Hausarbeit wird in Indien traditionell als Frauenverantwortung behandelt

Eine Frau, Sara Hasan, schrieb, dass sie und ihr Partner Aufgaben erledigten, in denen sie von Natur aus besser waren und die sich gegenseitig ergänzten. "Es war ziemlich beruhigend. Wäre es anders gewesen, hätte ich die Sperre nicht überlebt."

Eine andere Frau, Pallavi Sareen, schrieb: "Als Kind war es immer ich, der Hausarbeiten erledigen, in der Küche arbeiten und meiner Mutter helfen musste. Mein Bruder würde sich nicht einmal das Mittagessen servieren. Aber die Sperre machte ihn zu einem." ein Koch und jetzt verbringt er die meiste Zeit in der Küche. "

Lockdown-Geschichten ähnlich denen von Pallavi, Sara und Dr. Nagar haben die Hoffnung geweckt, dass unsere Häuser endlich auf dem Weg sind, geschlechtsneutraler zu werden.

Es gibt auch historische Beweise dafür, dass katastrophale Ereignisse manchmal zu dauerhaften Veränderungen in der Gesellschaft führen können.
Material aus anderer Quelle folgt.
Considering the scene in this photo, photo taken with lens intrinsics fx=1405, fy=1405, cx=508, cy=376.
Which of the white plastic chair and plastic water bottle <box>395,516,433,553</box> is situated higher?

Unter Berufung auf das Buch des US-Kongressabgeordneten Clarence D Long aus dem Jahr 1958 schreibt Prof. Deshpande in ihrer Arbeit: "Die Jahre nach dem Zweiten Weltkrieg führten zu einem Anstieg der Erwerbsbeteiligung von Frauen in den OECD-Ländern. Dies war auch eine Zeit, in der sich die Aufteilung der Hausarbeit in Richtung einer stärkeren Verlagerung verlagerte Gleichberechtigung".

Könnten die Pandemie und die Sperrung die indischen Geschlechterverhältnisse in hohem Maße ausgleichen und unsere Lebensweise langfristig verändern?

"Wir müssten die Beweise über einen längeren Zeitraum untersuchen, da sich solche Änderungen über mehrere Jahre hinweg langsam entwickeln. Eine einmonatige Sperrung ist sicherlich kein Beweis für das Ausmaß und die Dauerhaftigkeit von Verschiebungen", sagt Prof. Deshpande.